═══ Listing
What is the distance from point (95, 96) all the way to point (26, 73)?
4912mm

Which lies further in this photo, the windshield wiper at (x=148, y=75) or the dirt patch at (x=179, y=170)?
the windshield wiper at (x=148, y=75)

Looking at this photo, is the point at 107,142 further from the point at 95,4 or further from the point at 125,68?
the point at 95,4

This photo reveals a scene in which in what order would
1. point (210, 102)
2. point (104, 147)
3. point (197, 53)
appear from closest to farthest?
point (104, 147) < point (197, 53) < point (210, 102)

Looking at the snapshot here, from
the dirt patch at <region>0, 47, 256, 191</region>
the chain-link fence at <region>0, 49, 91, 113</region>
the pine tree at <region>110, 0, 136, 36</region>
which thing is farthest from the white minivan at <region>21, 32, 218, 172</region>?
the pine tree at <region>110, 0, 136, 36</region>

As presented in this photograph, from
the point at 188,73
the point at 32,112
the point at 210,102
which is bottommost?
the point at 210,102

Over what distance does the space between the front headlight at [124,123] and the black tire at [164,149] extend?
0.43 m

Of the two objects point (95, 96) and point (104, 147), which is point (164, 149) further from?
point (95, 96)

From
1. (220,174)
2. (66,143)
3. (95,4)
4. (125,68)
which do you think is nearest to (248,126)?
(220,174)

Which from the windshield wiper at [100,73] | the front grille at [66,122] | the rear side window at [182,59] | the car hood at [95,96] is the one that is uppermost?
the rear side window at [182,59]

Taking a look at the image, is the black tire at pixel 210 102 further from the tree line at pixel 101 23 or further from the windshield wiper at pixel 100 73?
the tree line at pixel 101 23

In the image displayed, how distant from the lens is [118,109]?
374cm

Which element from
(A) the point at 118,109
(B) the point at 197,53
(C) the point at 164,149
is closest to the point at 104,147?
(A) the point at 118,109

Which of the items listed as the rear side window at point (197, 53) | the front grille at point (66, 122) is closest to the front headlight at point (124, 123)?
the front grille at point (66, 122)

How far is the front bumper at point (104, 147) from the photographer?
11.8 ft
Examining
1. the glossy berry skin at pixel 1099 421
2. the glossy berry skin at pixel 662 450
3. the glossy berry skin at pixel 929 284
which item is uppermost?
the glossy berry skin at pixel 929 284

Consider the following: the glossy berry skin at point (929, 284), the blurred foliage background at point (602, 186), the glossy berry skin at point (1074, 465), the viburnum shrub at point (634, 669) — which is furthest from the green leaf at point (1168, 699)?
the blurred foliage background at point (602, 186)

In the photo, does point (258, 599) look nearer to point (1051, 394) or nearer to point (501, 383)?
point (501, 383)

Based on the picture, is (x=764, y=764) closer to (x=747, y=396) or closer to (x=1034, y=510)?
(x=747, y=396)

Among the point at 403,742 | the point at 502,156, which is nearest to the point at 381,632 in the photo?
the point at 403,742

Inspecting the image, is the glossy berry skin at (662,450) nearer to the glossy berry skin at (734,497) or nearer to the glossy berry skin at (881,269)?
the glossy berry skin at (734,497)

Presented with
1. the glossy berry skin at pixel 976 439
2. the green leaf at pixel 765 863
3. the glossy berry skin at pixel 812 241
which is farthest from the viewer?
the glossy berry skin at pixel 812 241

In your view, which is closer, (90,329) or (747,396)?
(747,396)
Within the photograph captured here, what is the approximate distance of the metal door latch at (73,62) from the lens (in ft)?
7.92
══════
What you are asked to do:
Please output the complete data exactly.

Response to the exercise:
What is the distance from point (95, 96) all the way to point (26, 73)?
4912mm

Which lies further in this photo, the windshield wiper at (x=148, y=75) or the dirt patch at (x=179, y=170)?
the windshield wiper at (x=148, y=75)

Looking at this photo, is the point at 107,142 further from the point at 95,4 or further from the point at 125,68?
the point at 95,4

This photo reveals a scene in which in what order would
1. point (210, 102)
2. point (104, 147)
3. point (197, 53)
appear from closest to farthest?
point (104, 147) < point (197, 53) < point (210, 102)

Looking at the snapshot here, from
the dirt patch at <region>0, 47, 256, 191</region>
the chain-link fence at <region>0, 49, 91, 113</region>
the pine tree at <region>110, 0, 136, 36</region>
which thing is farthest from the white minivan at <region>21, 32, 218, 172</region>?
the pine tree at <region>110, 0, 136, 36</region>

As presented in this photograph, from
the point at 188,73
the point at 32,112
the point at 210,102
which is bottommost?
the point at 210,102

Over what distance does the space between the front headlight at [124,123] and the black tire at [164,149] extend?
0.43 m

Of the two objects point (95, 96) and point (104, 147), which is point (164, 149) further from?
point (95, 96)

From
1. (220,174)
2. (66,143)
3. (95,4)
4. (125,68)
which do you think is nearest to (248,126)?
(220,174)

Which from the windshield wiper at [100,73] | the front grille at [66,122] | the rear side window at [182,59] | the car hood at [95,96] is the one that is uppermost?
the rear side window at [182,59]

Taking a look at the image, is the black tire at pixel 210 102 further from the tree line at pixel 101 23 or further from the windshield wiper at pixel 100 73?
the tree line at pixel 101 23

In the image displayed, how distant from the lens is [118,109]?
374cm

Which element from
(A) the point at 118,109
(B) the point at 197,53
(C) the point at 164,149
is closest to the point at 104,147?
(A) the point at 118,109

Which of the items listed as the rear side window at point (197, 53) | the front grille at point (66, 122) is closest to the front headlight at point (124, 123)?
the front grille at point (66, 122)

How far is the front bumper at point (104, 147) from the photographer?
11.8 ft
Examining
1. the glossy berry skin at pixel 1099 421
2. the glossy berry skin at pixel 662 450
3. the glossy berry skin at pixel 929 284
which item is uppermost?
the glossy berry skin at pixel 929 284

Consider the following: the glossy berry skin at point (929, 284), the blurred foliage background at point (602, 186), the glossy berry skin at point (1074, 465), the viburnum shrub at point (634, 669) — which is furthest from the green leaf at point (1168, 699)?
the blurred foliage background at point (602, 186)

In the photo, does point (258, 599) look nearer to point (1051, 394) or nearer to point (501, 383)?
point (501, 383)

Based on the picture, is (x=764, y=764) closer to (x=747, y=396) or closer to (x=1034, y=510)?
(x=747, y=396)

Among the point at 403,742 | the point at 502,156, which is nearest to the point at 381,632 in the photo?
the point at 403,742

Inspecting the image, is the glossy berry skin at (662,450) nearer to the glossy berry skin at (734,497) or nearer to the glossy berry skin at (881,269)?
the glossy berry skin at (734,497)

Presented with
1. the glossy berry skin at pixel 976 439
2. the green leaf at pixel 765 863
3. the glossy berry skin at pixel 812 241
which is farthest from the viewer?
the glossy berry skin at pixel 812 241

In your view, which is closer, (90,329) or (747,396)?
(747,396)
Within the photograph captured here, what is the approximate distance of the metal door latch at (73,62) from the lens (in ft)?
7.92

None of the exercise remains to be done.